やはり、王様の近くというものは敵の層も厚い。
「我が名はロイ! 尋常に勝負しろ!」
敵の部隊長らしき人物に勝負を仕掛けられた。
突き入れられた槍の穂先を斬り落とし、ついでに首も斬り落とした。
「ロイ様がやられた!」
「あの常勝将軍のロイ様が……」
それを機に、こちらへ向かう敵の勢いが緩んだ。
その隙に敵陣奥へ切り込んでいく。
そうして敵兵を斬り殺しながら進み、旦那様の陣は敵の本陣まで辿り着いた。
敵の総大将が指揮する部隊となれば、流石に戦いを避けるような事はなかった。
「これ以上、敵の前進を許すな!」
「王を守れ!」
敵は必死になってこちらを押し留めようとする。
そんな敵兵士を斬り捨てて行く。
旦那様の安全を優先しているため思うように進めないが、それでも少しずつ本陣の中央へと近づいていく。
敵の中に、一人だけ立派な鎧を着けた男を見つけた。
あれが総大将だろう。
その男を見ていると、視線が合った。
男の息を呑む様子が見て取れた。
強引に行けば討ち取れる。
でも、その間旦那様は無防備だ。
そんな事を考えていると、男は何かを近くの誰かに言った。
「撤退だ!」
という声が、敵陣のあちこちから上がった。
それを合図に、敵の兵士達が撤退を始めた。
「どうしましょうか?」
旦那様から声をかけられる。
「というと?」
「追撃をかけた方がいいでしょうか?」
俺は後方を見る。
味方の陣は遥か後方で敵と交戦していたようだ。
この陣だけがあまりにも突出しすぎている。
そして、どこもあまり旗色は良くなさそうだ。
敵の撤退に合わせ、追撃に出ようとする部隊がない。
「やめた方がいいです」
「そうですか。
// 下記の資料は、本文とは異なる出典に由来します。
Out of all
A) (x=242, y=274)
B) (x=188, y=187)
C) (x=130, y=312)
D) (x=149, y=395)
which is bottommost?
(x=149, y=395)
あなたが言うなら、そうなのでしょうね」
こうして、戦いは終わった。
この戦いで、旦那様は英雄として国中に名が知れ渡るようになった。
戦の最中に戦死した幾名かの貴族達。
その領地を拝領する事となった。
戦死した貴族の中には、メルビンの名もあった。
その一戦で戦争は終わり、また国は平和になった。
前にいた国は一度だけでなく、長く戦いが続いていたので少し驚いた。